**EXERCISE PROMPT**
The repository page below describes running the hyperparameter search. Explain why several copies of the run_directory.py script can run at once, even on different machines.

**PASSAGE TO READ**
^^^^^^^^^^^^^^^^

This repository contains the code associated to the paper Diverse Hits in de Novo Molecule Design: A Diversity-based Comparison of Goal-directed Generators (OpenReview). In this study we compared 14 goal-directed generators in their ability to generate diverse, high-scoring molecules under different compute constraints.
This repository contains the code to:
- Benchmark your own optimizer using the setup described in the paper.
- Easily create your own diverse optimization setup using the provided scoring function.
- Reproduce the results of the paper.
The central part of the code is the divopt
package which contains a scoring function class that comes with a diversity filter, tracks the generated molecules and takes care of stopping the optimization after a specified time limit or after the scoring function has evaluated a specified number of unique molecules. example.ipynb
gives a quick overview of the functionality.
Feel free to raise an issue if you have any questions or problems with the code.
Clone the git repository:
git clone https://github.com/renzph/diverse-efficiency.git
cd diverse-efficiency
If you want to test your own optimizer, you need install the divopt
package and make use of the scoring function including the diversity filter. To do so run:
echo export DIVOPTPATH=$(pwd) >> ~/.bashrc
pip install -e .
The notebook example.ipynb
shows how to use the scoring function and how to evaluate the results.
This will create two conda environments that will be able to run all the provided optimizers.
All optimizers except for GFlowNet run in the divopt
environment.
The gflownet
environment requires g++
to be installed.
To install the dependencies and download the data run:
bash setup.sh
You can test the installation by running the tests:
python -m pytest test -s
The results can be reproduced following a few steps:
- Run hyperparameter search
- Select best models for time/sample limit
- Re-run those models with different random seeds
- Run the virtual screening baselines.
The steps are detailed below and can be achieved by running the following
python scripts/define_search_space.py --runs_base ./runs --num_trials 15 --seed 0
python scripts/run_directory.py --base_dir runs/hyperparameter_search
python scripts/create_repeat_runs.py --runs_base runs --num_repeats 5
python scripts/run_directory.py --base_dir runs/best_variance_samples
python scripts/run_directory.py --base_dir runs/best_variance_time
python scripts/create_virtual_screening_runs.py --runs_base ./runs --num_repeats 5
python scripts/run_directory.py --base_dir runs/virtual_screening
Note: All algorithms should be run in environment divopt
except for the gflownet variants which need to be executed in the gflownet
environment. scripts/run_directory.py
selects the correct environment automatically for each algorithm.
The run dirs for hyperparameter search are created using
python scripts/define_search_space.py --runs_base ./runs --num_trials 15 --seed 0
This creates run directories of form runs/hyperparameter_search/{task_name}_{optimizer_name}_{idx}
.
Each such directory has a config.json file specifying the run settings.
These runs serve for the time/sample limit simultaneously.
Those runs can be started using:
python scripts/run_directory.py --base_dir runs/hyperparameter_search
This script goes through rundirs without results and locks them during a run. This means one can start multiple instances (if the used machine has enough CPUs/GPUs) or on different machines if they share a network drive.
The results of a run are in general given by multiple files:
results.csv
gives the whole generation historyresults_diverse_[all|novel]_[samples|time].csv
gives the generation history of only the diverse hitsmetrics.json
gives all relevant scalar metrics for the runs.

^^^^^^^^^^^^^^^^

**MATERIAL PROVIDED**
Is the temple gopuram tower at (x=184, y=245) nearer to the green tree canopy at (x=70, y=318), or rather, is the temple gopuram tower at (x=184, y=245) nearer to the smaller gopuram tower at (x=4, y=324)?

^^^^^^^^^^^^^^^^

**FINISHED TASK**
The script only picks up run directories that don't have results yet, and it locks each one while that run is going. So several copies can run side by side, as long as the machine has enough CPUs or GPUs, or on different machines if they share a network drive.